→ INSTRUCTIONS FOR THE TASK: In the visual novel blog thread, what is the only area in which Sakura Spirit ranks higher?

→ PAGE EXCERPT:
┄┄┄┄┄┄
To be blunt, if you want to experience a visual novel, get Katawa Shoujo.  It's free, it's much better developed, it's written better, and there's more meat to it.  The only place Sakura Spirit ranks higher would be the artwork. 

Posted by: Wonderduck at 11:59 PM | Comments (14) | Add Comment
Post contains 1489 words, total size 11 kb.


But it has tenko with big boobs. That's gotta count for something!

Six randomly chosen spirits and four of them turn out to be slimes? Sheesh.

Posted by: Steven Den Beste at December 28, 2014 02:06 AM (+rSRq)

2 Identical slimes.

Posted by: Wonderduck at December 28, 2014 02:34 AM (jGQR+)

3 Well, they are different colors, that's got to count for SOMEthing, right?



I dunno, when I see these screenshots where the same character picture appears multiple times, I think of some old Apple ][ adventure game that also had overlay characters pop up, and very bad parsers. And the computer only had a green monitor....

Sounds like this one only had a Next button.

Posted by: Mauser at December 28, 2014 03:33 AM (TJ7ih)

4 Seems that they forgot the first rule of visual novels.

Posted by: Pixy Misa at December 28, 2014 09:02 AM (2yngH)

5 That they're visual?

Posted by: Wonderduck at December 28, 2014 10:25 AM (jGQR+)

6 Blow up the moon.

Posted by: Pixy Misa at December 28, 2014 10:35 AM (2yngH)

7 Or at least blow up the Tokyo Tower. (Or the Sky Tree.)

Posted by: Steven Den Beste at December 28, 2014 10:41 AM (+rSRq)

8 So it was more a kinetic novel than visual novel?  Kinda false advertising.  There's nothing at all wrong with KN's (Planetarian, for example) nor short VN's, but it is best to let the customer know what they're getting.

Posted by: Clayton Barnett at December 29, 2014 09:32 AM (lU4ZJ)
┄┄┄┄┄┄
→ SUPPLIED MATERIAL:
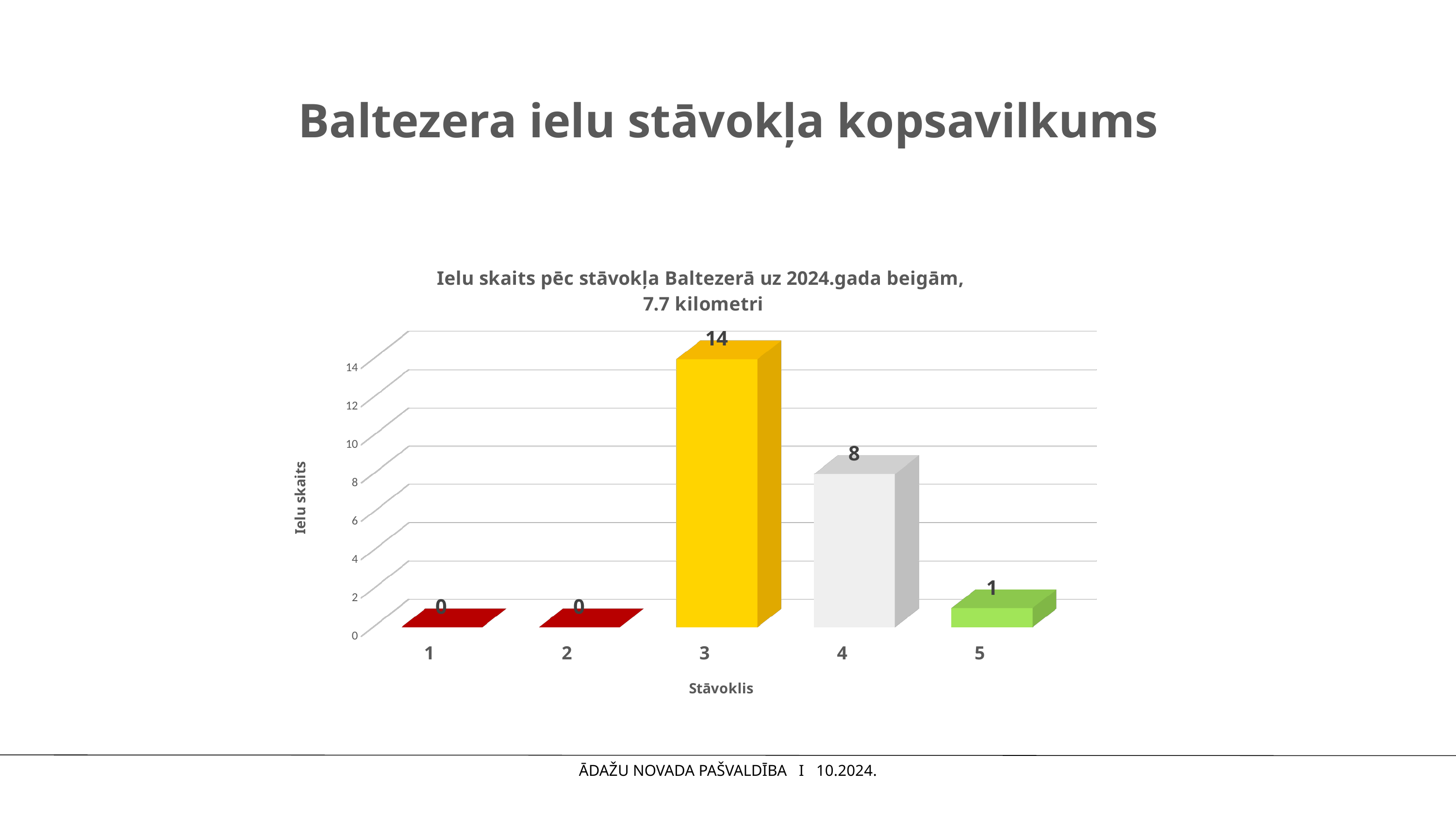
What is the total of all the values shown in the chart? 23 What kind of chart is shown on the slide? bar chart How many categories are shown on the x axis? 5 Which is larger, the value for category 4 or the value for category 5? 4 Which category has the highest value? 3 What is the value for category 5? 1 What is the label of the x axis? Stāvoklis What is the value for category 3? 14 What is the value for category 4? 8 What is the difference between the values for categories 3 and 4? 6 What is the title of the chart? Ielu skaits pēc stāvokļa Baltezerā uz 2024.gada beigām, 7.7 kilometri What is the value for category 1? 0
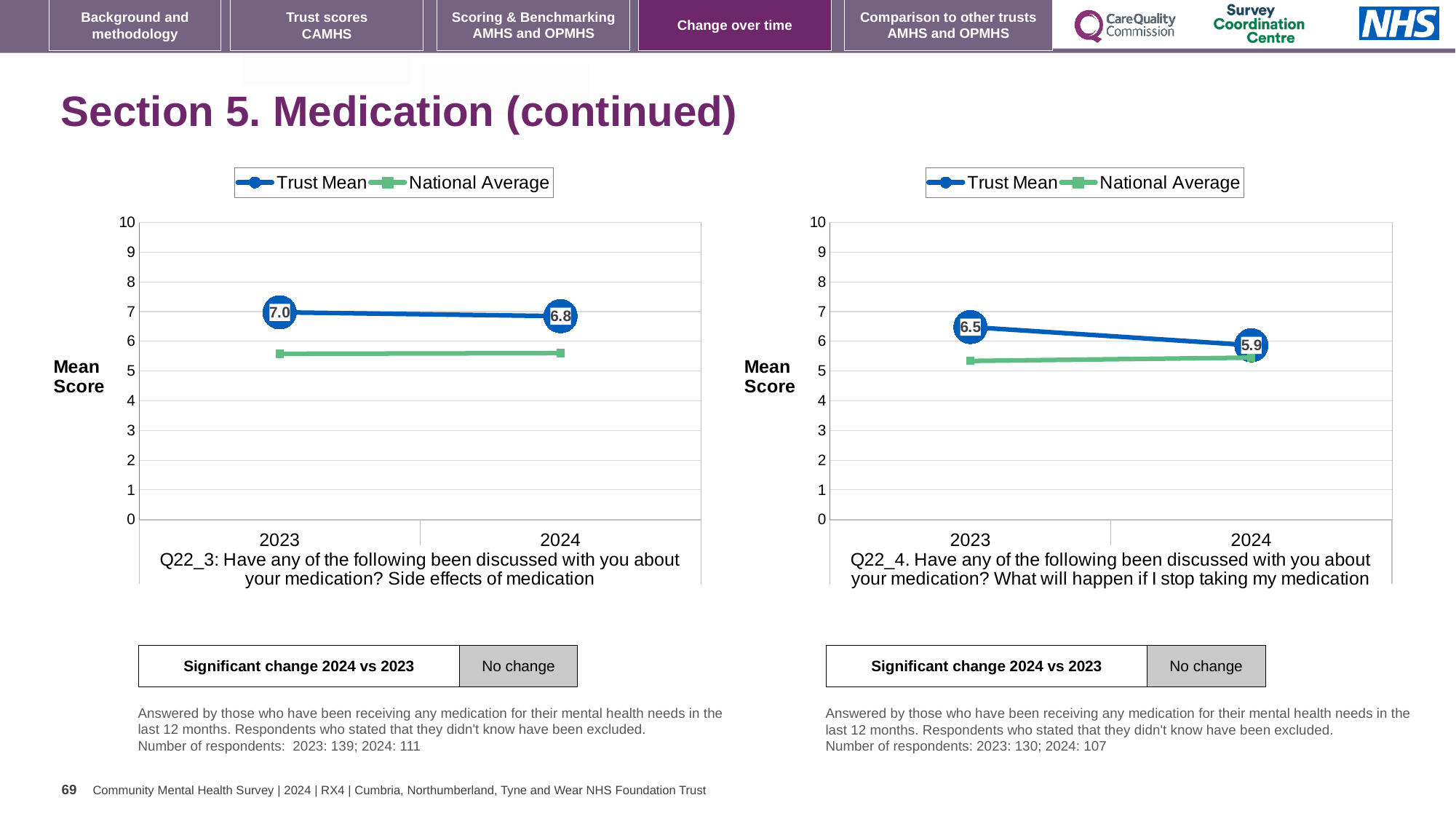
In the left chart (Q22_3), what is the Trust Mean for 2023? 7.0 In the right chart (Q22_4), does the Trust Mean rise or fall from 2023 to 2024? fall What kind of chart is the left chart (Q22_3)? line chart In the right chart (Q22_4), what is the difference between the Trust Mean in 2023 and 2024? 0.6 In the right chart (Q22_4), which is larger in 2023, the Trust Mean or the National Average? Trust Mean In the right chart (Q22_4), what is the Trust Mean for 2023? 6.5 In the left chart (Q22_3), by how much did the Trust Mean change from 2023 to 2024? 0.2 In the left chart (Q22_3), is the National Average for 2024 greater or less than 6? less In the right chart (Q22_4), what is the Trust Mean for 2024? 5.9 How many years are shown on the x axis of the left chart (Q22_3)? 2 How many series does the legend of the right chart (Q22_4) list? 2 In the left chart (Q22_3), what is the Trust Mean for 2024? 6.8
┄┄┄┄┄┄
→ EXERCISE RESULT: The artwork.